Textabschnitt>
Geschichten von Absolventen tun ihr Übriges: Gehaltserhöhungen fallen um einiges geringer aus als in den Vorjahren, und auch Bonuszahlungen haben massiv gelitten. "Sofern man aktuell das Glück hat, einen Praktikums- oder Festanstellungsplatz zu finden, sollte man kompromissbereit sein", bilanziert Rock. Weniger Jobs, krisenbedingt vorsichtigere Arbeitgeber: Konnten sich Nachwuchskräfte von der Hochschule in der Vergangenheit gleichsam die Rosinen rauspicken, ist jetzt das Thema Krisensicherheit in den Fokus gerückt.

Der anonyme Student war nicht der einzige Teilnehmer der IZ-Karrierewoche, der sich angesichts dieser Gemengelage Sorgen macht. "In den Gesprächen wurden teilweise Gedanken einzelner Berufseinsteiger geäußert, ob sie sich nunmehr günstiger präsentieren müssen, um einen Job zu erhalten", sagt Frank Groß, Inhaber der Personalberatung immopersonal. Groß gab Tipps und Tricks zu Gehaltsverhandlungen und coachte Bewerber.

Der Personalberater versuchte die Gemüter zu beruhigen: "Auf der Seite der Arbeitgeber kann ich nicht erkennen, dass Corona als Vorwand für reduzierte Einstiegsgehälter ausgenutzt wird. Die Gehälter sind auf dem Stand von vor dem Corona-Cut geblieben."

Von seinen Mandanten werde Corona jedenfalls nicht als Preisdrücker eingesetzt. Unternehmen, die vor der Zäsur Bedarf an gut ausgebildetem Personal hatten, "haben diesen immer noch, teilweise intensiver, und wollen diesen auch marktgerecht vergüten", versichert Groß.

Stärker als früher müssen Absolventen in Corona-Zeiten jedoch ihre Qualitäten herausstreichen. "Mein Tipp: Zeigen Sie einem potenziellen Arbeitgeber den Wert auf, den Sie ins Unternehmen einbringen", sagt Groß. Schulbildung, Ausbildung, Berufserfahrung, Studieninhalte, Praktika und Noten - alles muss in die Waagschale geworfen werden. Dabei bloß nicht tiefstapeln und sein Licht unter den Scheffel stellen, sondern selbstbewusst in Gehaltsverhandlungen gehen. "Warum sollte sich mein Wert nur wegen Corona - in einem Zeitraum von acht Monaten! - verändert haben?", fragt Groß rhetorisch.

Commerz Real sieht das genauso. Der Asset-Manager stellt über alle Arten von Nachwuchs hinweg ein: Trainees, Praktikanten, Werkstudenten und Auszubildende. "Die Gehälter für unsere Nachwuchsgruppen bleiben konstant. Die Anforderungen an den Mitarbeiter sind durch Corona nicht geringer geworden, sodass eine Absenkung der Einstiegsgehälter keine logische Schlussfolgerung ist", betont das Unternehmen auf Anfrage.

Aufgabe 1>
Beantworte anhand des Textabschnitts über Einstiegsgehälter diese drei Fragen.
(a) Wer ist Inhaber der Personalberatung immopersonal?
(b) Welche Arten von Nachwuchs stellt Commerz Real ein?
(c) Welchen Zeitraum nennt Groß in seiner rhetorischen Frage?
Aufgabe 2> Führe den Text über Einstiegsgehälter in Corona-Zeiten nach seinem letzten Satz weiter.
Die Einträge stammen aus einer anderen Quelle.

Gespeicherte Daten>
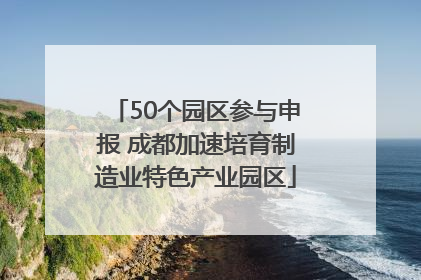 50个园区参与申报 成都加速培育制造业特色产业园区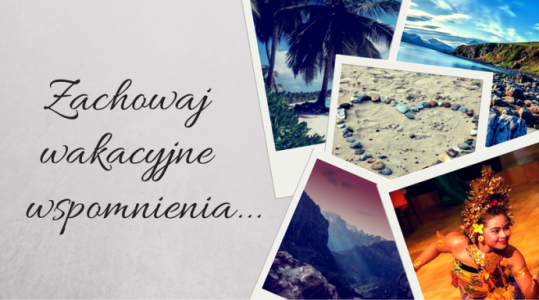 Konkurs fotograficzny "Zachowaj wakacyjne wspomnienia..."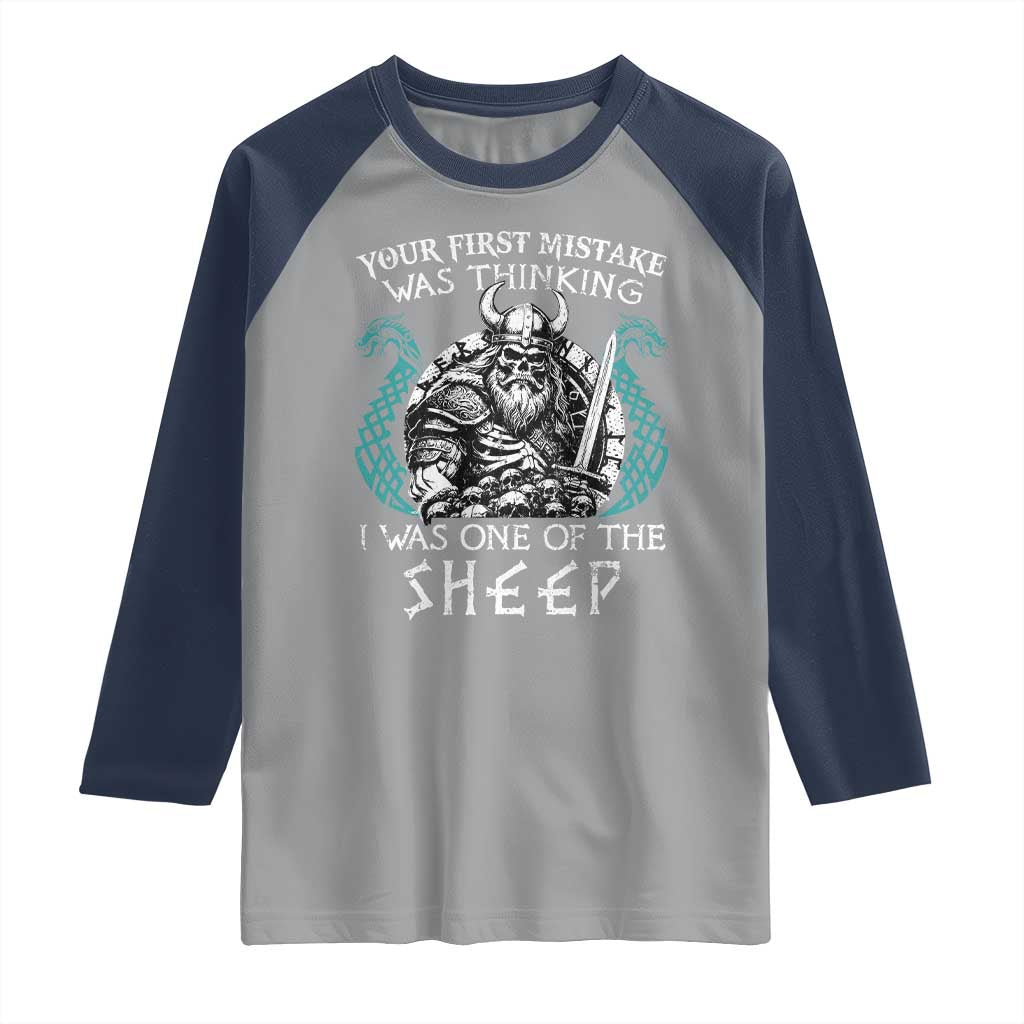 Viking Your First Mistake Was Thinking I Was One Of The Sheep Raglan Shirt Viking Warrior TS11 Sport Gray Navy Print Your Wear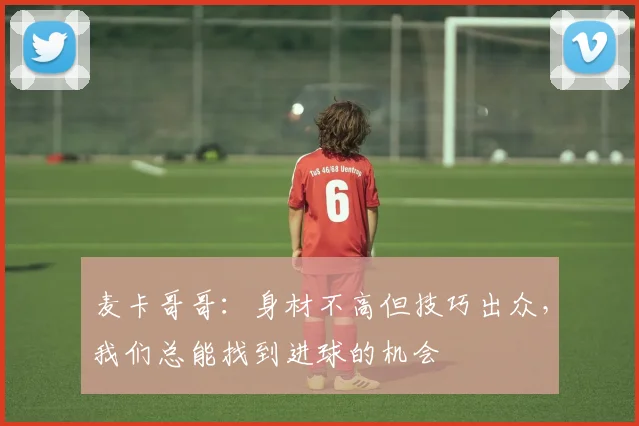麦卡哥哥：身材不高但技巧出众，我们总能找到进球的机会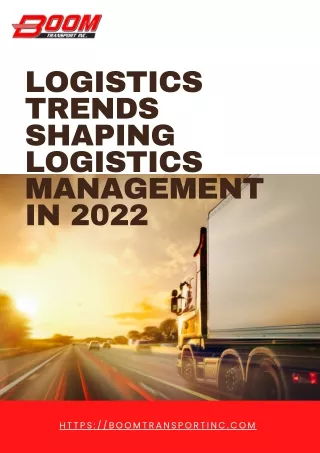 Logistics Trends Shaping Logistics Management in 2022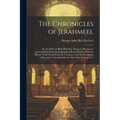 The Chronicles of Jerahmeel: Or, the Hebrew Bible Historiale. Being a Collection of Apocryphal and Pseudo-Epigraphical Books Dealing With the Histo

Antwort 1>
(a) Frank Groß
(b) Trainees, Praktikanten, Werkstudenten und Auszubildende
(c) acht Monate

Antwort 2>
Oksana Hübert von Deka Immobilien bringt noch einen Aspekt ins Spiel: "Einsteigergehälter sind bei uns unverändert, da stehen Tarifverträge mit festen Konditionen dahinter." Die Stimmung sei sicher etwas verhaltener, was Zuwachs angehe, "dennoch stellen wir und andere Unternehmen weiter ein".

Wer in seiner Region keinen Job findet, muss den Radius ausweiten

Studenten und Absolventen sollten sich trotzdem an den Gedanken gewöhnen, die Komfortzone unter Umständen verlassen zu müssen. Groß rät dazu, sich nicht auf eine Region zu beschränken, sondern deutschlandweit zu suchen. "Bei der IZ-Karrierewoche gab es doch allein ca. 200 Jobangebote!" Preissenkungen, glaubt der Headhunter, werden frühestens in der zweiten Jahreshälfte 2021 zu spüren sein. Noch müsse ein Nachfrageüberhang befriedigt werden. Als grobe Richtschnur für aktuell realistische Einstiegsgehälter in der Immobilienwirtschaft gab Groß dem Nachwuchs mit auf den Weg: 40.000 Euro mit Bachelorabschluss, 45.000 Euro für Masterabsolventen.

Immobilienprofessorin Rock ist ebenfalls nicht bang um ihre Studierenden: "Mit einer guten Ausbildung und einschlägiger Praktikums- bzw. Berufserfahrung sehe ich - wenn auch gerade weniger bei den Maklerhäusern und vielleicht im Shopping- und Hotelbereich - weiterhin recht gute Perspektiven in der Immobilienbranche." Studenten berichteten ihr zwar, dass es durchaus länger gedauert hat, einen Praktikumsplatz oder eine Traineestelle zu finden. "Ich weiß aber von niemandem, der überhaupt nichts gefunden hätte."

Eine harte Zahl zum Gehalt gab es auf der IZ-Karrierewoche dann doch noch. Die einzige Firma, die öffentlich eine Hausnummer nannte, war Kaufland. Trainees, die bei dem Händler anheuern, erwartet während ihres zwölfmonatigen Rundumschlags ein Bruttogehalt von 48.000 Euro.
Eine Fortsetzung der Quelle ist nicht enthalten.